** What to do **
Swap every "camera" in the lines below for "photographer", keeping everything else the same.

** Entries shown **
****
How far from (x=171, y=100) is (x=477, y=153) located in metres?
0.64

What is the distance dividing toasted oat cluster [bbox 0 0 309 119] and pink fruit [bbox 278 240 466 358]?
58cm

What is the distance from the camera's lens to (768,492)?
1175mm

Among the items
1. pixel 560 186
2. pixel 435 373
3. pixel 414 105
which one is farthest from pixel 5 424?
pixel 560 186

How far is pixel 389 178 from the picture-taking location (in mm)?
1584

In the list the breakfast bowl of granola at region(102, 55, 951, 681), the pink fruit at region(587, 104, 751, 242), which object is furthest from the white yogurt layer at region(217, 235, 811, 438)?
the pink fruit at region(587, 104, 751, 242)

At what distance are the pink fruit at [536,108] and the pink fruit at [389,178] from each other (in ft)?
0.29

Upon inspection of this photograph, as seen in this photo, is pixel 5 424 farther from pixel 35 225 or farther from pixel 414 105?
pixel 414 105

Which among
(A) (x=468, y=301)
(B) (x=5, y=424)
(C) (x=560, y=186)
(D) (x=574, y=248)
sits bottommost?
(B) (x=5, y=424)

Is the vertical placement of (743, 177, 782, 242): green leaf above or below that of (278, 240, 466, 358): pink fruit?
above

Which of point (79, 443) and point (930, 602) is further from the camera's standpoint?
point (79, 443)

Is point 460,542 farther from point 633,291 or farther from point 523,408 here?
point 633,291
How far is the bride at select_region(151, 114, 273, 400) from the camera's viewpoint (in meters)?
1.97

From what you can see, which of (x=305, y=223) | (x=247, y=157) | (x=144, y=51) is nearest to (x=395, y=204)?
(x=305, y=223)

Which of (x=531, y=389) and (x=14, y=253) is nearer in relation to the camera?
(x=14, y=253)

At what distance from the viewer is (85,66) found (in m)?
****
** Finished exercise **
How far from (x=171, y=100) is (x=477, y=153) located in metres?
0.64

What is the distance dividing toasted oat cluster [bbox 0 0 309 119] and pink fruit [bbox 278 240 466 358]?
58cm

What is the distance from the photographer's lens to (768,492)?
1175mm

Among the items
1. pixel 560 186
2. pixel 435 373
3. pixel 414 105
which one is farthest from pixel 5 424?
pixel 560 186

How far is pixel 389 178 from the picture-taking location (in mm)?
1584

In the list the breakfast bowl of granola at region(102, 55, 951, 681), the pink fruit at region(587, 104, 751, 242), which object is furthest from the white yogurt layer at region(217, 235, 811, 438)?
the pink fruit at region(587, 104, 751, 242)

At what distance are the pink fruit at [536,108] and the pink fruit at [389,178] from each other (in ft)?
0.29

Upon inspection of this photograph, as seen in this photo, is pixel 5 424 farther from pixel 35 225 or farther from pixel 414 105?
pixel 414 105

Which among
(A) (x=468, y=301)
(B) (x=5, y=424)
(C) (x=560, y=186)
(D) (x=574, y=248)
sits bottommost?
(B) (x=5, y=424)

Is the vertical placement of (743, 177, 782, 242): green leaf above or below that of (278, 240, 466, 358): pink fruit?
above

Which of point (79, 443) and point (930, 602) is further from the photographer's standpoint?
point (79, 443)

Is point 460,542 farther from point 633,291 or farther from point 523,408 here?
point 633,291
How far is the bride at select_region(151, 114, 273, 400) from the photographer's viewpoint (in meters)?
1.97

From what you can see, which of (x=305, y=223) | (x=247, y=157) | (x=144, y=51) is nearest to (x=395, y=204)?
(x=305, y=223)

Which of (x=531, y=389) and (x=14, y=253) is nearer in relation to the photographer?
(x=14, y=253)

At what distance from the viewer is (85,66) found (in m)?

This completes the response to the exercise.